HIGHWAY 101 LANDSLIDE: IT COMES WITH THE TERRITORY

By Adam Spencer, The Triplicate December 10, 2012 06:21 pm

 Work continues Friday to clear the slide that has reduced traffic to one lane on U.S. Highway 101 since last weekend.
Work continues Friday to clear the slide that has reduced traffic to one lane on U.S. Highway 101 since last weekend. Del Norte Triplicate / Adam Spencer
 The luscious mountain ridges that paint Del Norte’s horizons to the east are growing just as fast as your fingernail. In fact, experts say the Coast Range and Klamath Mountains would be taller than the Himalayas if it wasn’t for all that natural erosion.  

Like the kind of massive erosion demonstrated recently by an impressive landslide on U.S. Highway 101 about three miles south of Crescent City.

Caltrans officials said that the highway is expected to return to two-way traffic by Tuesday evening — more than a week after last Saturday’s slide closed the northbound lane.

Redwood National & State Parks Superintendent Jeff Bomke said it was the largest slide with old growth redwoods he has seen in more than 30 years on the North Coast. A redwood roughly 5 feet in diameter was toppled.

Redwoods fall over regularly as part of the natural forest process, Bomke said. Three fallen redwoods briefly closed U.S. Highway 199 last week during the same storm that caused the slide.  But landslides taking down old growth are “fairly rare,” he said.

Still, landslides are very common to our region.

Just ask Michael Furniss, a hydrologist with the U.S. Forest Service’s Pacific Northwest Research Station and adjunct professor at Humboldt State University.

“The big picture is that the landscape is rising long term at about the rate that a fingernail grows, and over time this really adds up.

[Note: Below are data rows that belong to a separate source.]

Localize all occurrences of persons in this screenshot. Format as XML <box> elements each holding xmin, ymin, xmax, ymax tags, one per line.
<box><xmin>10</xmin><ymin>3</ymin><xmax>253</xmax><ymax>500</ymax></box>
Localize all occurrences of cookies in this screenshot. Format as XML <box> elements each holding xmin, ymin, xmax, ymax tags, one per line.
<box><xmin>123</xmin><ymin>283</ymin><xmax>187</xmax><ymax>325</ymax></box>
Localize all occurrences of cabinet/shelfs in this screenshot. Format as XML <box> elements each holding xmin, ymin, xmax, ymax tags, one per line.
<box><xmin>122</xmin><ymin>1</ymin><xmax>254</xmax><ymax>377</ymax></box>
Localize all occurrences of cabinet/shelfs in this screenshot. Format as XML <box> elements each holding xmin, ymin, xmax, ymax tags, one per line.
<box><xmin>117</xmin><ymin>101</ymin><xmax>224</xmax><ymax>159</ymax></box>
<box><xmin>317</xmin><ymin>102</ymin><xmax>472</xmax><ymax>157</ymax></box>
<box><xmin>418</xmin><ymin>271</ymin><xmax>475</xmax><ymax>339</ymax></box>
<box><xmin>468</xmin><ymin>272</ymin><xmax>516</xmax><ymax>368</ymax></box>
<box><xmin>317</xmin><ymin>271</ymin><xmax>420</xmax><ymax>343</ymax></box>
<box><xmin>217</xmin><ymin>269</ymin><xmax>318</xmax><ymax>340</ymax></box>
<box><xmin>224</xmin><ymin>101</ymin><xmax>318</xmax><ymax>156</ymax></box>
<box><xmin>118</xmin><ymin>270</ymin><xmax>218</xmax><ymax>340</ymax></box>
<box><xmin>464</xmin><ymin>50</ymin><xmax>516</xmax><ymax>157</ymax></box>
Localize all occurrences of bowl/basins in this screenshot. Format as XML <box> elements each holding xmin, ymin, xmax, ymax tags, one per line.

It grows steeper and steeper and eventually something has to give way,” Furniss said.

The rapid uplift of the Coast Range and Klamath Mountains is one of the main elements that makes erosion and landslides so common to the region.

“The natural erosion process is what balances that uplift,” Furniss said.

Besides the fast uplift, frequent and heavy rains, deep soils and a fractured bedrock contribute to our landslide trends.

After the heavy rains that caused the 1964 Christmas flood, Furniss said that landslides “were all over the place.”

“There was thousands of them and most road systems were inaccessible,” he said.

There was so much debris in drainages from landslides that even small streams rose 20 to 30 feet, Furniss said.  Those streams have since carved a path through the muck, but the terraces that were created can still be seen.

Although Crescent City received more than 4 inches of rain in a 24-hour period from a storm last week, it was the series of storms that created the perfect conditions for the 101 landslide.

“In long-duration, soaking storms — with one storm after the other — the water pressure builds up on the slope and lifts them up and they slide,” Furniss said. “The wetter they get, the less friction there is, then gravity wins and down it goes.”

All that water creates a “buoyant force” that makes the slope float up in a way, decreasing friction and increasing the likelihood of a slide, Furniss said.

Caltrans officials said they will evaluate the area for future management after all the debris is cleared, but in this terrain, landslides are almost unavoidable.